Data Centre Cooling for AI Workloads

By David Watkins, Solutions Director at VIRTUS Data Centres.

In the rapidly evolving landscape of artificial intelligence (AI), the demand for computational power is soaring, placing unprecedented strain on data centres around the globe. The burgeoning scale and intensity of AI workloads bring with them a critical challenge: managing heat. As AI models grow more sophisticated and data processing becomes more intensive, the thermal management of data centres has become a pivotal concern. Effective cooling strategies are not merely about maintaining optimal operating temperatures, they are integral to ensuring system reliability, maximising performance, and minimising operational costs.

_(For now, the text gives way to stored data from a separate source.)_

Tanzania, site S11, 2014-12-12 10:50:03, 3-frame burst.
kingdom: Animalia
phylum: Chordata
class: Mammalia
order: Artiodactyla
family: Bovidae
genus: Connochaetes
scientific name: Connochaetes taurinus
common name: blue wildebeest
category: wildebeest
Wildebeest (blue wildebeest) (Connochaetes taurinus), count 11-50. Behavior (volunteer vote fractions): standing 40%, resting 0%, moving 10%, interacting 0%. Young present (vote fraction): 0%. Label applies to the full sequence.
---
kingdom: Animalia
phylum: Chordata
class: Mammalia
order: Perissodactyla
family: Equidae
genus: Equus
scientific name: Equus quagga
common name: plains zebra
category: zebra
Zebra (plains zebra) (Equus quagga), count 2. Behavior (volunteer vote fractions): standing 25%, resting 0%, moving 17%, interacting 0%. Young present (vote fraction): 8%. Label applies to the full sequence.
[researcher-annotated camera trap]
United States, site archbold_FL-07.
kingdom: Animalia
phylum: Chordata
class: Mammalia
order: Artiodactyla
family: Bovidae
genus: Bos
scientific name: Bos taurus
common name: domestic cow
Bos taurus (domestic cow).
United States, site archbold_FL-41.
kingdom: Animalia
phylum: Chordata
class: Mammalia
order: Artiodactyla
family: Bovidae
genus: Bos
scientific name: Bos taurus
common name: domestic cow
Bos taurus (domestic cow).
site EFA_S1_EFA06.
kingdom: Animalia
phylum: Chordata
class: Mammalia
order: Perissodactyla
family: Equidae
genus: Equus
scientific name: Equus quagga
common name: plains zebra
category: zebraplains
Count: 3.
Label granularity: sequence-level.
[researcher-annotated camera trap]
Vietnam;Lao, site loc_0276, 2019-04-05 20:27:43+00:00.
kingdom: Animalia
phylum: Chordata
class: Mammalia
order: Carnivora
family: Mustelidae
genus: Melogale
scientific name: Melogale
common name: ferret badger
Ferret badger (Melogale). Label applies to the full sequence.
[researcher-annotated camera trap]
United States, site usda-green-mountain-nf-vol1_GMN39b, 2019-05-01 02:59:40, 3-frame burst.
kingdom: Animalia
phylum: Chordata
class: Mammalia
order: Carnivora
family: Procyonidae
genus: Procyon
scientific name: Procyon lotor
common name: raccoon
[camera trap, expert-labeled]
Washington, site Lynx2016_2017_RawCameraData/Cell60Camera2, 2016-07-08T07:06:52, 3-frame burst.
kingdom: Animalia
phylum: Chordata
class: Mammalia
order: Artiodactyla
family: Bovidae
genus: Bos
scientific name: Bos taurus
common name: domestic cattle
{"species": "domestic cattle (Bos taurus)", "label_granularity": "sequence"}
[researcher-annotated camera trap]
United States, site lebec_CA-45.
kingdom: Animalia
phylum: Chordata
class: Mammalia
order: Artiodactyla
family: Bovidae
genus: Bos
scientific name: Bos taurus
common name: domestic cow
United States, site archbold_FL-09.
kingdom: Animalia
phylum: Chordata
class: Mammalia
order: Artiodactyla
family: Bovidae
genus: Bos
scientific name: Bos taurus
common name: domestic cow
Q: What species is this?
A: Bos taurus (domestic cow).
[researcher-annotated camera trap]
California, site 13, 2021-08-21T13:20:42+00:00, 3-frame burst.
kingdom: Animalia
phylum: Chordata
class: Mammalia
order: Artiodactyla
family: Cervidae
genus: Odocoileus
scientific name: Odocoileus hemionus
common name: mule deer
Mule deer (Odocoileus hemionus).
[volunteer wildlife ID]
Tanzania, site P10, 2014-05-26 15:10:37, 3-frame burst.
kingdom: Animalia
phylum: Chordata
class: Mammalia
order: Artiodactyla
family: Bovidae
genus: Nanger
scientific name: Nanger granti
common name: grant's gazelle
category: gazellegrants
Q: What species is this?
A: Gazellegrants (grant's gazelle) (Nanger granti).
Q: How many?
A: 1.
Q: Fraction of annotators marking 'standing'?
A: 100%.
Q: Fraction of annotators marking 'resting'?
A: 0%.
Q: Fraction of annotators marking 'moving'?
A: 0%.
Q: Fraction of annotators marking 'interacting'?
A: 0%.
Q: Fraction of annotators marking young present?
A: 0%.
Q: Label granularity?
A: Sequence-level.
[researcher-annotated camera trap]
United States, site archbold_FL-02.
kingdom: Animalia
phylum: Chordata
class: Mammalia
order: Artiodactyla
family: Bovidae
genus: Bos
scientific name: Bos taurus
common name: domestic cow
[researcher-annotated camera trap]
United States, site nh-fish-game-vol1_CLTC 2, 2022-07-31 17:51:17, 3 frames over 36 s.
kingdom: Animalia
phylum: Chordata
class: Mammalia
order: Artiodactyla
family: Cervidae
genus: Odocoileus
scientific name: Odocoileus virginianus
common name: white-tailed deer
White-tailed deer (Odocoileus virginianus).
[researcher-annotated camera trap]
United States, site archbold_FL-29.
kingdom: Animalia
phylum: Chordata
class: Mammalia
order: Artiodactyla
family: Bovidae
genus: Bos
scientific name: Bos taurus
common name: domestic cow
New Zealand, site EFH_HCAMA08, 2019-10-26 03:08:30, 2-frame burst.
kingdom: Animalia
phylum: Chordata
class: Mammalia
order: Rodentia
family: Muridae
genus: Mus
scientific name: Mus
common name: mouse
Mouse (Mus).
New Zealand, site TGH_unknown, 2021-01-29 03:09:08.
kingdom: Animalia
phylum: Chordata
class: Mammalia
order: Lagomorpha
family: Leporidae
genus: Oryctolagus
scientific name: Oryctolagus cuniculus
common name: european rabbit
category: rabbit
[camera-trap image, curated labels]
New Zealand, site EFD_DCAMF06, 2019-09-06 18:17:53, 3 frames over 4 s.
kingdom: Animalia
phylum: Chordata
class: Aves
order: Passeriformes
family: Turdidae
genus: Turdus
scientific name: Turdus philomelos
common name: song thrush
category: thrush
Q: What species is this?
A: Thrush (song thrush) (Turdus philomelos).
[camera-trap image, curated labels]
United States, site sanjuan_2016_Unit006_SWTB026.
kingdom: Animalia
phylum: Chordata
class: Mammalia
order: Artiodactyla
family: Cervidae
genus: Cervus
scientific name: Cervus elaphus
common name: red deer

Data centre cooling is no longer a peripheral consideration but a central component of data centre design and operation. Traditional cooling methods, such as air-based systems, might struggle to keep pace with the thermal demands of modern AI hardware. These systems often rely on cold air being circulated through the data centre, which is then heated by the high-density compute equipment. However, as AI workloads generate an ever-increasing amount of heat, this approach can lead to inefficiencies and higher energy consumption. To address these challenges, data centres are exploring more advanced cooling solutions methods.

The Liquid Alternative

Liquid cooling has emerged as a transformative addition to traditional air-based cooling systems, offering significant advantages in managing the heat produced by high-performance computing environments. By utilising liquid to cool components directly, this approach achieves more efficient heat dissipation compared to air, enhancing thermal management across data centres. This not only boosts cooling efficiency but also helps lower the overall energy footprint, making it an appealing solution for handling intensive AI workloads.

Two primary approaches to liquid cooling are especially noteworthy: immersion cooling and direct-to-chip cooling.

Immersion cooling involves submerging IT hardware - such as servers and graphics processing units (GPUs) - in a specially designed dielectric fluid, such as mineral oil or synthetic coolants. This fluid effectively absorbs and dissipates heat directly from the components, eliminating the need for traditional air-cooled systems. By directly cooling the hardware, immersion cooling greatly enhances energy efficiency and reduces operating costs. This method is particularly advantageous for AI workloads, which often generate substantial amounts of heat and benefit from the enhanced thermal management and reduced energy consumption offered by immersion cooling.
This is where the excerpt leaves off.